Step 1: Put a healthy rubbing of the saltpeter onto the pork belly

This was the package of saltpeter that I bought, it originally came in a granulated form and I had to break the little granules into its powdered form.

Please note the ‘warning’ on the bottom of the package: “Not For Food”

Heed this warning. Saltpeter is used as a preservative, it is not to be used as a seasoning agent. After the curing process for the bacon is done, we will be vigorously washing off our salt mixture from the bacon.

Once you have given the pork belly a healthy rub of the saltpeter (make sure you get it into every nook and cranny – that means on all sides of the pork belly and all surfaces), it should look something like this:

Step 2. Rub On the Brown Sugar

I used about a cup of the brown sugar and rubbed it generously onto all of the sides of the pork belly. The rule of thumb is, the more you rub onto the pork belly, the sweeter the bacon will taste.

At this point, I started noticing that the saltpeter was already beginning to pull moisture out of the pork belly! It was pretty crazy how fast this process was going.

After you have generously rubbed on the brown sugar, you should be left with a product like this:

Step 3. Rub on the Table Salt or the Kosher Salt

This step is the final coating on the pork belly to seal in the saltpeter and the brown sugar. Please note that I am using a lot of salt – this is the norm.

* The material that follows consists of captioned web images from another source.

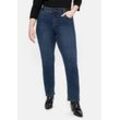 Große Größen: Gerade Jeans mit »Ultimate Stretch«, wächst bis 3 Gr. mit, dark blue Denim, Gr.1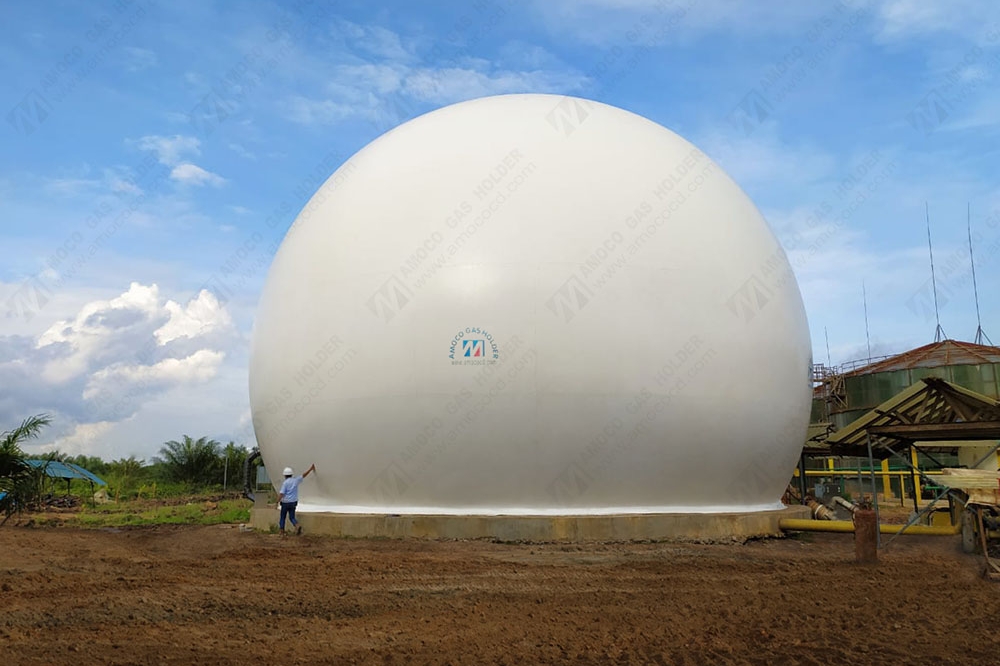 印度尼西亞棕油廠雙膜氣柜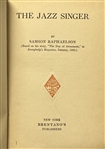 The Jazz Singer signed by Samson Raphaelson 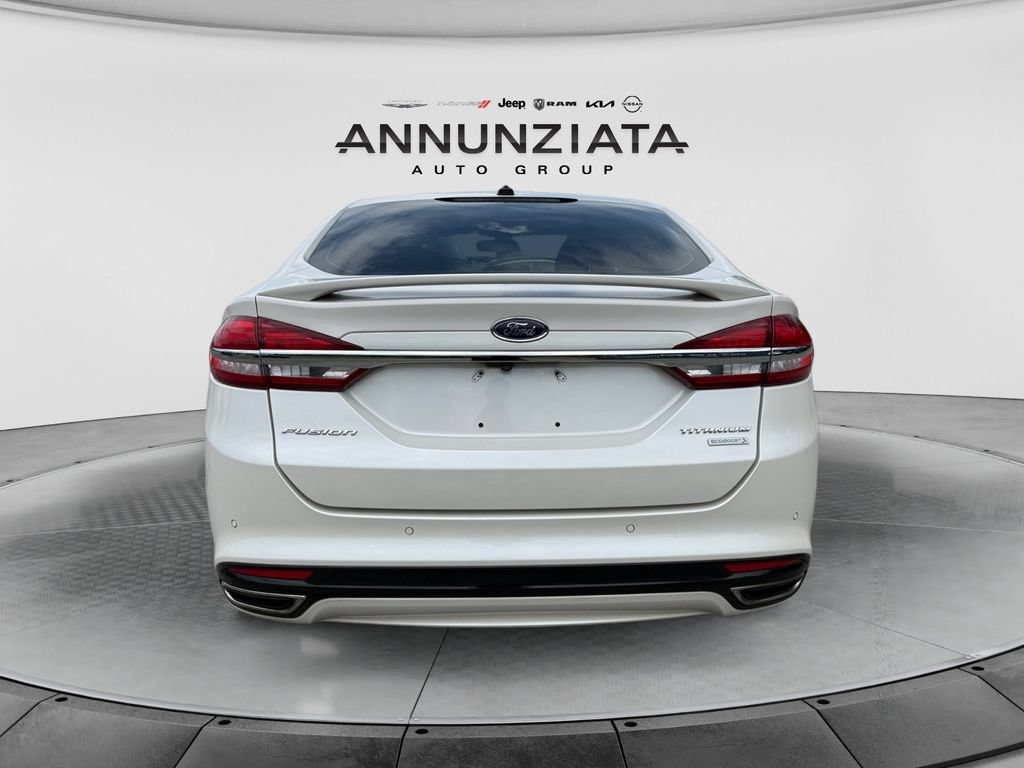 Used 2017 Ford Fusion Titanium FWD image 4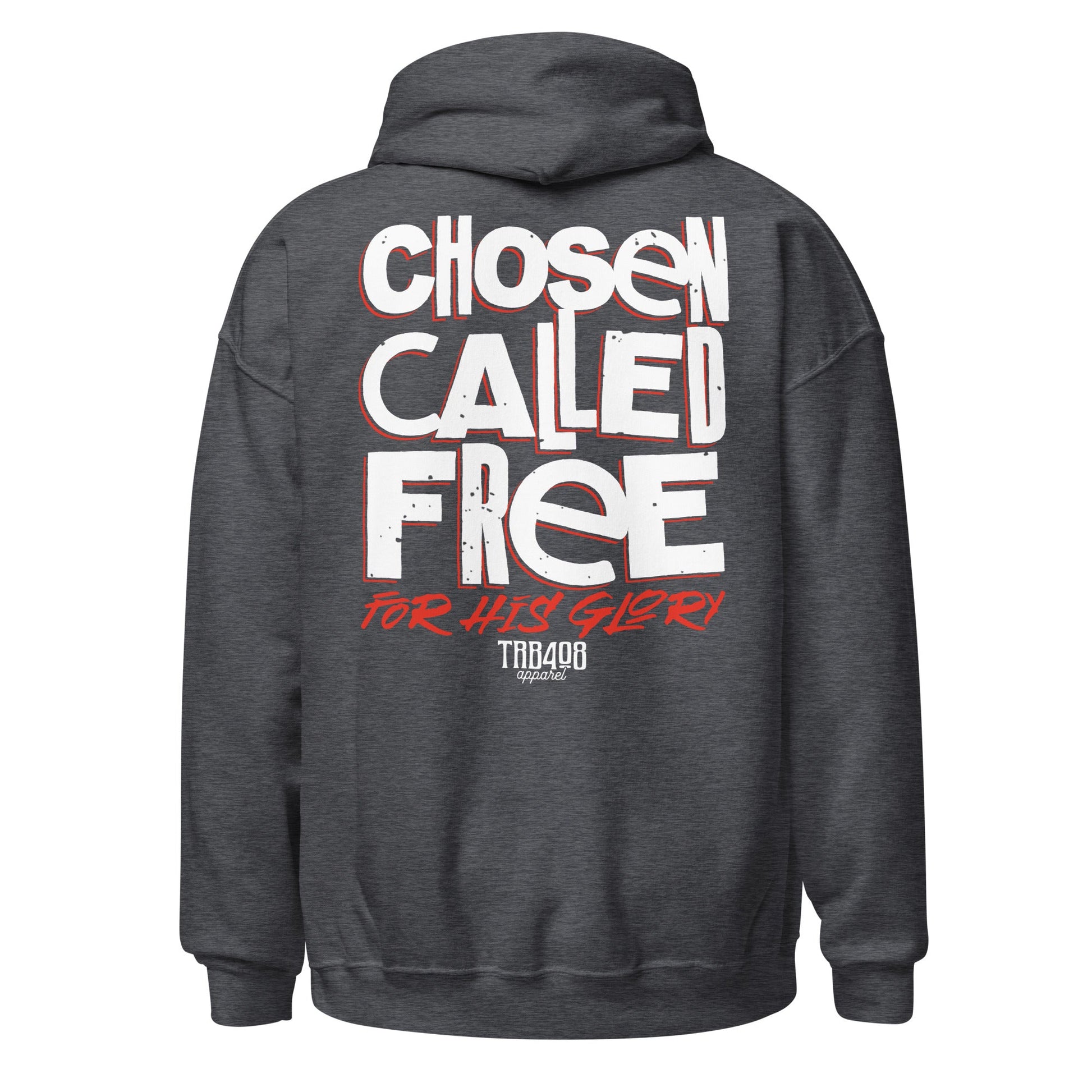 Gray CCFG Hoodie, Back, Christian Apparel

Make sure you rub the salt onto every surface of the pork belly!

Once you are done this, it should resemble something like this (the moisture was really coming out of the pork belly at this point):

After this, put the lid onto the tupperware and put the pork belly into the fridge and let it start to sweat out the moisture from the belly.

Typically this process takes about 7-10 days; however, according to the Youtube video, it only takes a matter of hours to make bacon because of the amount of saltpeter we used. Hopefully this process works – I will make a second post to update on the process tomorrow!